Service Mash

4 min readJun 20, 2024

Once, I was a tech lead in a five-person team that owned 22 services, of which 12 were critical and highly loaded. We had dev, staging, and two production environments for each service. We also owned a few services for a deprecated product that no one had touched for years. Good times!

Look, Simba. Everything the light touches is our kingdom.

The team was amazing, but we had to be organized and intentional about navigating our infrastructure. This is how we survived delivering five-nines!

At first, operating your infrastructure is easy, as everybody is initiated into tribal knowledge. But the longer it goes, the more cryptic and chaotic it becomes.

Old services will become a complete mystery. Newcomers will bombard other engineers with questions. No one will remember a link to dashboards for that underused region.

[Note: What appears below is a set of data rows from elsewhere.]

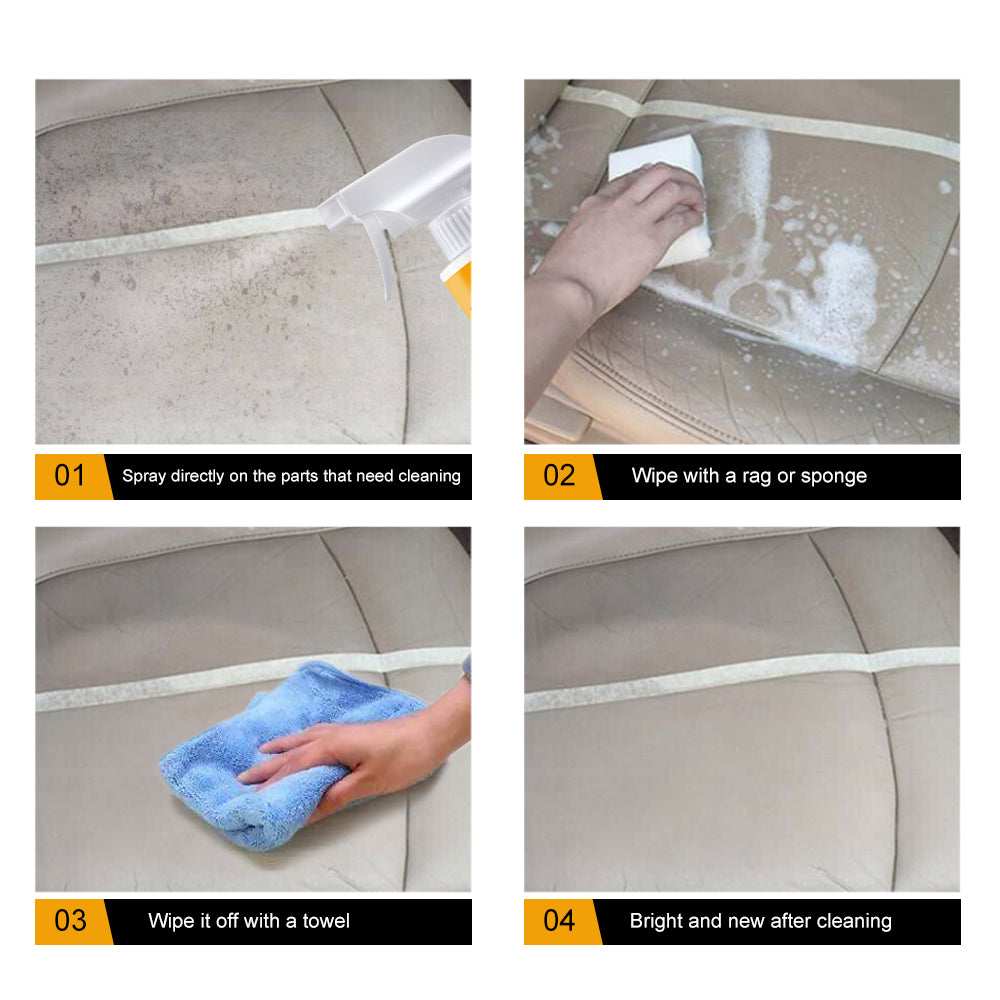 01 Spray directly on the parts that need cleaning

02 Wipe with a rag or sponge

03 Wipe it off with a towel

04 Bright and new after cleaning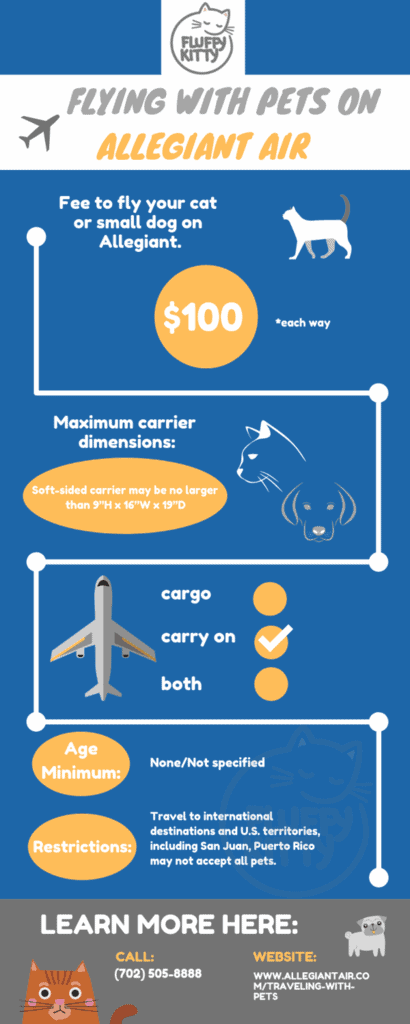 FLUFFY KITTY

FLYING WITH PETS ON

ALLEGIANT AIR

Fee to fly your cat or small dog on Allegiant.

$100

*each way

Maximum carrier dimensions:

Soft-sided carrier may be no larger than 9"H x 16"W x 19"D

cargo

carry on

both

Age Minimum:

None/Not specified

Restrictions:

Travel to international destinations and U.S. territories, including San Juan, Puerto Rico may not accept all pets.

LEARN MORE HERE:

CALL:
(702) 505-8888

WEBSITE:
WWW.ALLEGIANTAIR.COM/TRAVELING-WITH-PETS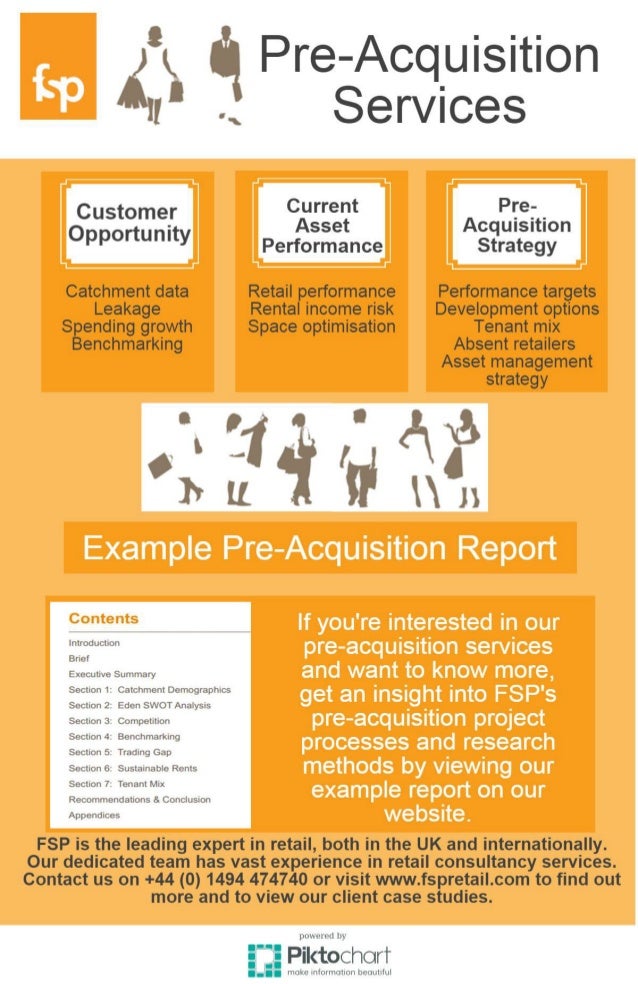 fsp

Pre-Acquisition Services

Customer Opportunity

Catchment data
Leakage
Spending growth
Benchmarking

Current Asset Performance

Retail performance
Rental income risk
Space optimisation

Pre-Acquisition Strategy

Performance targets
Development options
Tenant mix
Absent retailers
Asset management strategy

Example Pre-Acquisition Report

Contents
Introduction
Brief
Executive Summary
Section 1: Catchment Demographics
Section 2: Eden SWOT Analysis
Section 3: Competition
Section 4: Benchmarking
Section 5: Trading Gap
Section 6: Sustainable Rents
Section 7: Tenant Mix
Recommendations & Conclusion
Appendices

If you're interested in our pre-acquisition services and want to know more, get an insight into FSP's pre-acquisition project processes and research methods by viewing our example report on our website.

FSP is the leading expert in retail, both in the UK and internationally. Our dedicated team has vast experience in retail consultancy services. Contact us on +44 (0) 1494 474740 or visit www.fspretail.com to find out more and to view our client case studies.

powered by
Piktochart
make information beautiful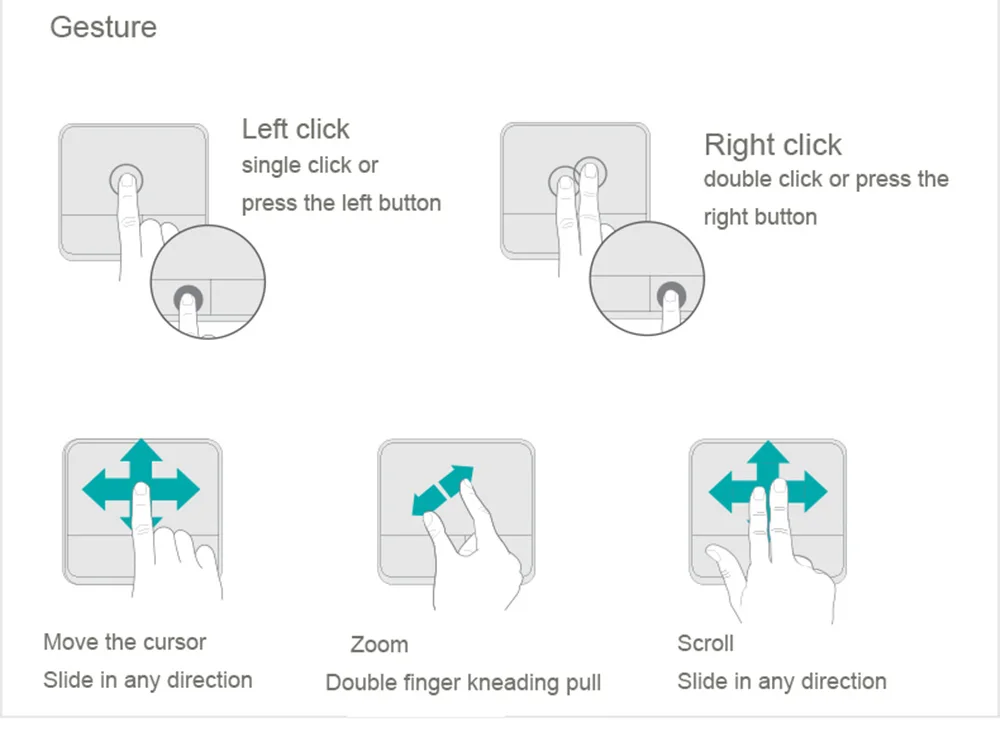 Gesture

Left click
single click or
press the left button

Right click
double click or press the
right button

Move the cursor
Slide in any direction

Zoom
Double finger kneading pull

Scroll
Slide in any direction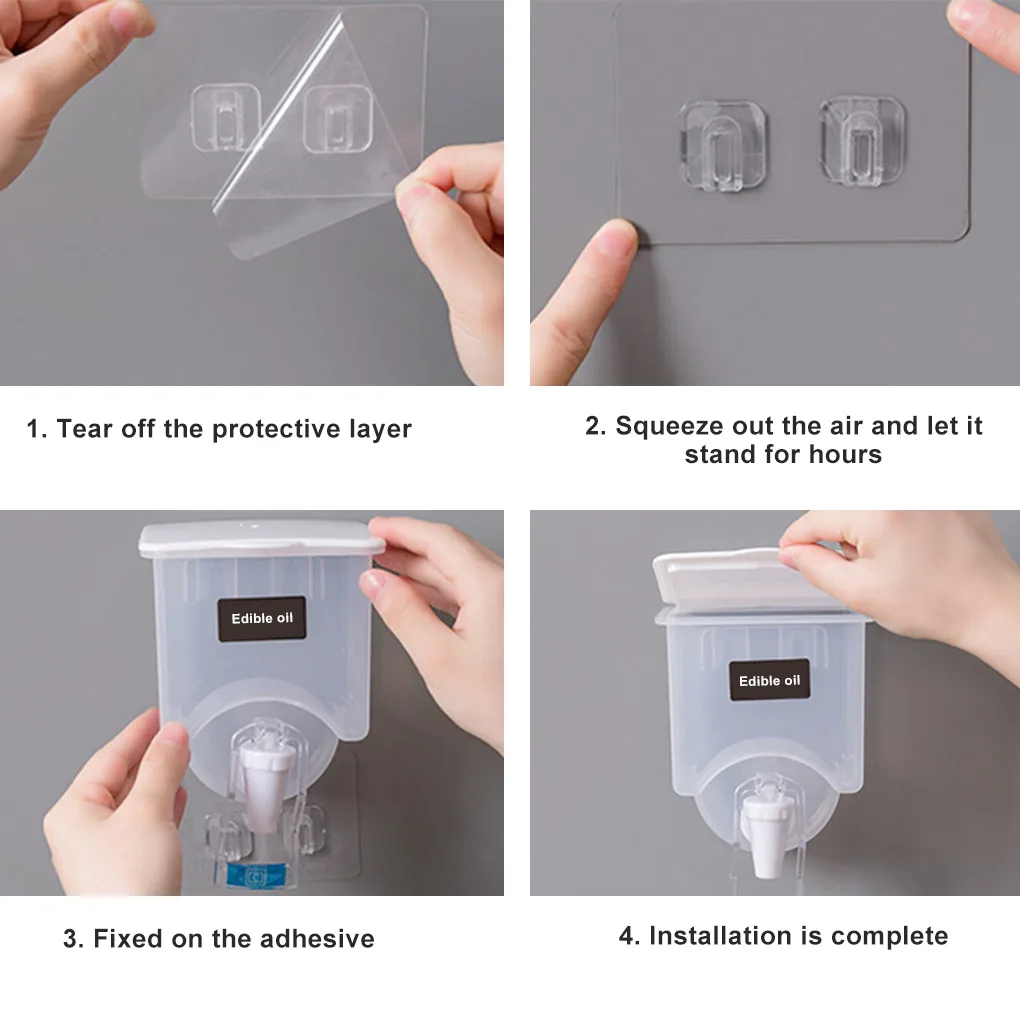 1. Tear off the protective layer

2. Squeeze out the air and let it stand for hours

Edible oil

3. Fixed on the adhesive

Edible oil

4. Installation is complete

No one will know how to clean up the cache in that deprecated gateway. Everybody will be surprised when shutting down a seemingly useless role brings down the core infrastructure in flames, as it depended on it.

We need a way to keep all information about each service in one place. Hence, it is easy to explore your infrastructure, onboard newcomers, quickly find guidance for incident mitigation, etc.

Zero Context

The best way to approach communication and documentation is to assume zero context. Once, I got a work email that was something like this:

Your HWO in the HPS is missing an AHID. It can’t be fulfilled.
regards,
John

That’s it — not a single link or explanation. This is my first hearing of HWO, HPS, AHID, or John. Can you guess what it was about?

Always assume your audience might not know things that are obvious to you. Add a link to documentation, briefly explain your intentions and the end goal, and expand abbreviations.

Essentials

Let’s go over the things essential to know about a service!

Often, it is really hard to find out what is upstream from your service

General topics are:

Summary
Why this service is needed? Is it active? Is it deprecated? Draw a high-level component diagram to explain its main flow.
Routing
Routing to a service, especially a public one, can be complicated. It can be its domain name provider, TLS certificate, load balancer, target group, service mesh configuration, reverse proxy port, etc.
Upstream and Downstream Services
Dependencies (downstream) can be easily located, but dependants are also important as they will suffer from contract changes or issues. A good list of upstream and downstream services would explain each connection's reasoning and routing to that resource.
Links and Resources
We need to know the repository, build, deployment, documentation, threat model, etc.
Dashboards and Logs
This also includes telemetry, crash reports, and business intelligence.
Runbook
Is this service stateless? Can a node be replaced? Does it have any admin endpoints? What are typical issues, and how can they be solved?
Contacts
Which team owns it, what is on-call rotation, and who is the most knowledgeable engineer?

Simple Wiki Page

As we will see, there are multiple ways to store this information, but just making a wiki page per service will have an immense positive effect on many engineering aspects.

After a few years of experimentation, I recommend creating the following page template, filling it out retroactively for existing services, and adding it as part of the Definition of Done for new ones.

Architecture Diagrams

Multiple methodologies and tools allow you to model complex architecture, which captures most of the abovementioned aspects. The obvious benefits are visualization and different ways of representation.

Service definitions are just one dimension of architecture modeling, which is outside the scope of this article. Nonetheless, I recommend adopting the C4 model and considering the Ice Panel, a neat and powerful tool.

Software Catalog

Software developers love having as much metadata stored declaratively in a repository as possible. The open-source software catalog Backstage by Spotify does exactly that!

apiVersion: backstage.io/v1alpha1
kind: Component
metadata:
  name: my-service
  description: Description of my service
  owner: team-a
  tags:
    - javascript
    - backend
spec:
  type: service
  lifecycle: production
  owner: apurin@weird.tech
  system: my-system

What is even more tempting is that the parts of the backstage configuration can be directly used as the actual service configuration, removing the need for information duplication.

Service Mesh

While previous options were meant to capture and visualize metadata, the service mesh (Istio, for example) owns the transport, monitoring, and security controls. It is not easy to adopt, as it would require careful tuning of the control plane (service discovery and routing rules) and introducing a new data plane (actual proxies that route the data between roles), but it provides many benefits.

While most service mesh implementations provide visualization, they are usually not meant to replace the service catalogs. Often, they are inaccessible to some of the engineers who will benefit from service metadata.

P.S. — The mysterious email I got from John was just a notification that my order for a computer mouse in an internal portal was not on the approved hardware list, so the order couldn’t be fulfilled.

That is a real story, not a “The interviewer came in; he was the dog” story.